GIFT Nifty hints at red opening as Middle East war enters its fifth week
GIFT Nifty:
The GIFT Nifty April 2026 futures currently traded 113.50 points lower, suggesting a negative start for the benchmark index today.
Institutional Flows:
Foreign portfolio investors (FPIs) sold shares worth Rs 4,367.30 crore, while domestic institutional investors (DIIs) were net buyers to the tune of Rs 3,566.15 crore in the Indian equity market on 27 March 2026, provisional data showed.
The FIIs have sold shares worth Rs 111,377.35 crore in March (till 27 March 2026). This follows their cash sales of Rs 6,640.78 crore in February and Rs 41,435.22 crore in January 2026.
Global Markets:
Asia markets fell sharply on Monday as the Middle East war entered its fifth week, with the conflict escalating despite efforts aimed at finding a diplomatic solution.
In Japan, the Bank of Japan policymakers discussed the need for further rate hikes at their March meeting, as rising oil prices linked to the Middle East conflict add to inflation pressures. One member signaled that tightening may need to be accelerated, according to a summary of opinions released Monday.
There is a risk the BOJ might unintentionally fall behind the curve, one policymaker noted, as second-round effects and a rise in underlying inflation stemming from overseas developments are more likely to emerge.
Meanwhile, Yemen?s Houthi movement said Saturday it had fired missiles at Israel, marking its first direct involvement in the U.S.- and Israeli-led war against Iran.
In a post on a social media platform, Houthi spokesperson Yahya Saree has reportedly said the group launched a barrage of ballistic missiles at what it described as sensitive Israeli military sites, in support of Iran and allied Hezbollah forces in Lebanon.
The strike signals a further escalation in a conflict that began with U.S. and Israeli airstrikes on Iranian targets on Feb. 28.
Last Friday, the Dow Jones Industrial Average tumbled and fell into correction territory. The 30-stock Dow fell 793.47 points, or 1.73%, to close at 45,166.64. The S&P 500 lost 1.67% and ended the session at a seven-month low of 6,368.85. The Nasdaq Composite dropped 2.15% and settled at 20,948.36.
Domestic Market:
Benchmark equity indices ended sharply lower on Friday, snapping a two-day winning streak, as global uncertainties dampened investor sentiment.

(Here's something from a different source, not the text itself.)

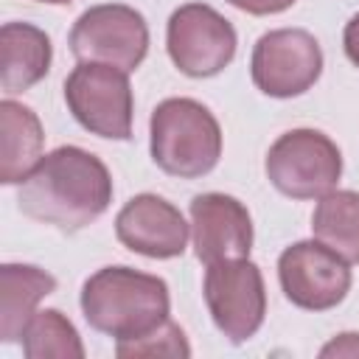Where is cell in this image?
<instances>
[{"label":"cell","mask_w":359,"mask_h":359,"mask_svg":"<svg viewBox=\"0 0 359 359\" xmlns=\"http://www.w3.org/2000/svg\"><path fill=\"white\" fill-rule=\"evenodd\" d=\"M342 48H345V56L359 67V11L348 20V25L342 31Z\"/></svg>","instance_id":"44dd1931"},{"label":"cell","mask_w":359,"mask_h":359,"mask_svg":"<svg viewBox=\"0 0 359 359\" xmlns=\"http://www.w3.org/2000/svg\"><path fill=\"white\" fill-rule=\"evenodd\" d=\"M56 289V278L34 264L0 266V339L20 342L39 300Z\"/></svg>","instance_id":"5bb4252c"},{"label":"cell","mask_w":359,"mask_h":359,"mask_svg":"<svg viewBox=\"0 0 359 359\" xmlns=\"http://www.w3.org/2000/svg\"><path fill=\"white\" fill-rule=\"evenodd\" d=\"M0 50H3L0 84L6 95L31 90L50 70V59H53L50 36L31 22H6L0 28Z\"/></svg>","instance_id":"4fadbf2b"},{"label":"cell","mask_w":359,"mask_h":359,"mask_svg":"<svg viewBox=\"0 0 359 359\" xmlns=\"http://www.w3.org/2000/svg\"><path fill=\"white\" fill-rule=\"evenodd\" d=\"M252 84L269 98H294L311 90L323 73V48L303 28L266 31L250 56Z\"/></svg>","instance_id":"9c48e42d"},{"label":"cell","mask_w":359,"mask_h":359,"mask_svg":"<svg viewBox=\"0 0 359 359\" xmlns=\"http://www.w3.org/2000/svg\"><path fill=\"white\" fill-rule=\"evenodd\" d=\"M65 104L90 135L129 140L135 98L129 73L101 62H79L65 79Z\"/></svg>","instance_id":"5b68a950"},{"label":"cell","mask_w":359,"mask_h":359,"mask_svg":"<svg viewBox=\"0 0 359 359\" xmlns=\"http://www.w3.org/2000/svg\"><path fill=\"white\" fill-rule=\"evenodd\" d=\"M194 252L208 266L230 258H250L252 216L247 205L230 194H199L191 199Z\"/></svg>","instance_id":"7c38bea8"},{"label":"cell","mask_w":359,"mask_h":359,"mask_svg":"<svg viewBox=\"0 0 359 359\" xmlns=\"http://www.w3.org/2000/svg\"><path fill=\"white\" fill-rule=\"evenodd\" d=\"M202 294L213 325L241 345L258 334L266 317V286L258 264L250 258H230L208 264Z\"/></svg>","instance_id":"8992f818"},{"label":"cell","mask_w":359,"mask_h":359,"mask_svg":"<svg viewBox=\"0 0 359 359\" xmlns=\"http://www.w3.org/2000/svg\"><path fill=\"white\" fill-rule=\"evenodd\" d=\"M67 42L79 62H101L132 73L149 53V25L132 6L101 3L79 14Z\"/></svg>","instance_id":"52a82bcc"},{"label":"cell","mask_w":359,"mask_h":359,"mask_svg":"<svg viewBox=\"0 0 359 359\" xmlns=\"http://www.w3.org/2000/svg\"><path fill=\"white\" fill-rule=\"evenodd\" d=\"M25 359H84V345L76 325L59 309L36 311L22 331Z\"/></svg>","instance_id":"e0dca14e"},{"label":"cell","mask_w":359,"mask_h":359,"mask_svg":"<svg viewBox=\"0 0 359 359\" xmlns=\"http://www.w3.org/2000/svg\"><path fill=\"white\" fill-rule=\"evenodd\" d=\"M149 151L160 171L180 180H199L219 165L222 126L194 98H165L149 121Z\"/></svg>","instance_id":"3957f363"},{"label":"cell","mask_w":359,"mask_h":359,"mask_svg":"<svg viewBox=\"0 0 359 359\" xmlns=\"http://www.w3.org/2000/svg\"><path fill=\"white\" fill-rule=\"evenodd\" d=\"M317 241L339 252L348 264H359V191H328L311 213Z\"/></svg>","instance_id":"2e32d148"},{"label":"cell","mask_w":359,"mask_h":359,"mask_svg":"<svg viewBox=\"0 0 359 359\" xmlns=\"http://www.w3.org/2000/svg\"><path fill=\"white\" fill-rule=\"evenodd\" d=\"M0 129H3V151H0V182L20 185L34 165L45 157V132L36 112L14 98H3L0 104Z\"/></svg>","instance_id":"9a60e30c"},{"label":"cell","mask_w":359,"mask_h":359,"mask_svg":"<svg viewBox=\"0 0 359 359\" xmlns=\"http://www.w3.org/2000/svg\"><path fill=\"white\" fill-rule=\"evenodd\" d=\"M112 194V174L101 157L81 146H59L20 182L17 208L34 222L76 233L107 213Z\"/></svg>","instance_id":"6da1fadb"},{"label":"cell","mask_w":359,"mask_h":359,"mask_svg":"<svg viewBox=\"0 0 359 359\" xmlns=\"http://www.w3.org/2000/svg\"><path fill=\"white\" fill-rule=\"evenodd\" d=\"M191 224L180 213L177 205L157 194H137L132 196L115 216V236L118 241L146 258H177L188 247Z\"/></svg>","instance_id":"8fae6325"},{"label":"cell","mask_w":359,"mask_h":359,"mask_svg":"<svg viewBox=\"0 0 359 359\" xmlns=\"http://www.w3.org/2000/svg\"><path fill=\"white\" fill-rule=\"evenodd\" d=\"M36 3H50V6H65V3H70V0H36Z\"/></svg>","instance_id":"7402d4cb"},{"label":"cell","mask_w":359,"mask_h":359,"mask_svg":"<svg viewBox=\"0 0 359 359\" xmlns=\"http://www.w3.org/2000/svg\"><path fill=\"white\" fill-rule=\"evenodd\" d=\"M278 280L286 300L306 311L339 306L353 283L351 264L323 241H294L278 258Z\"/></svg>","instance_id":"30bf717a"},{"label":"cell","mask_w":359,"mask_h":359,"mask_svg":"<svg viewBox=\"0 0 359 359\" xmlns=\"http://www.w3.org/2000/svg\"><path fill=\"white\" fill-rule=\"evenodd\" d=\"M266 180L289 199H320L342 177V151L320 129H289L266 151Z\"/></svg>","instance_id":"277c9868"},{"label":"cell","mask_w":359,"mask_h":359,"mask_svg":"<svg viewBox=\"0 0 359 359\" xmlns=\"http://www.w3.org/2000/svg\"><path fill=\"white\" fill-rule=\"evenodd\" d=\"M230 6H236L238 11L255 14V17H266V14H280L286 8H292L297 0H227Z\"/></svg>","instance_id":"ffe728a7"},{"label":"cell","mask_w":359,"mask_h":359,"mask_svg":"<svg viewBox=\"0 0 359 359\" xmlns=\"http://www.w3.org/2000/svg\"><path fill=\"white\" fill-rule=\"evenodd\" d=\"M320 356L328 359V356H348V359H356L359 356V334L356 331H345V334H337L331 342H325L320 348Z\"/></svg>","instance_id":"d6986e66"},{"label":"cell","mask_w":359,"mask_h":359,"mask_svg":"<svg viewBox=\"0 0 359 359\" xmlns=\"http://www.w3.org/2000/svg\"><path fill=\"white\" fill-rule=\"evenodd\" d=\"M81 314L98 334L140 339L160 328L171 314L168 283L132 266H104L81 286Z\"/></svg>","instance_id":"7a4b0ae2"},{"label":"cell","mask_w":359,"mask_h":359,"mask_svg":"<svg viewBox=\"0 0 359 359\" xmlns=\"http://www.w3.org/2000/svg\"><path fill=\"white\" fill-rule=\"evenodd\" d=\"M115 353L121 359H132V356H191V345L185 339V331L165 320L160 328H154L151 334L140 337V339H121L115 342Z\"/></svg>","instance_id":"ac0fdd59"},{"label":"cell","mask_w":359,"mask_h":359,"mask_svg":"<svg viewBox=\"0 0 359 359\" xmlns=\"http://www.w3.org/2000/svg\"><path fill=\"white\" fill-rule=\"evenodd\" d=\"M236 28L208 3L174 8L165 28V48L174 67L191 79L219 76L236 56Z\"/></svg>","instance_id":"ba28073f"}]
</instances>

The Nifty slipped below the 22,850 mark, while the rupee hit a record low against the US dollar, breaching the 94 level amid sustained pressure. Sectoral indices on the NSE ended in the red, with PSU banks, realty and auto stocks declining the most.
The decline was driven by multiple factors, including persistent geopolitical tensions in the Middle East, elevated crude oil prices, weakness in global markets, continued foreign institutional investor (FII) selling, and a rise in US bond yields.
Amid the volatility, the government moved to cushion the impact of high oil prices by cutting additional excise duty on fuels. The duty on petrol was reduced to Rs 3 per litre from Rs 13 earlier, while diesel saw a complete removal of the levy from Rs 10 per litre. The measure is aimed at stabilising domestic fuel prices as crude remains elevated.
The S&P BSE Sensex tumbled 1,690.23 points or 2.25% to 73,583.22. The Nifty 50 index fell 488.85 points or 2.09% to 22,819.60. In the past two sessions, the Sensex and Nifty climbed 3.54% and 3.53%, respectively.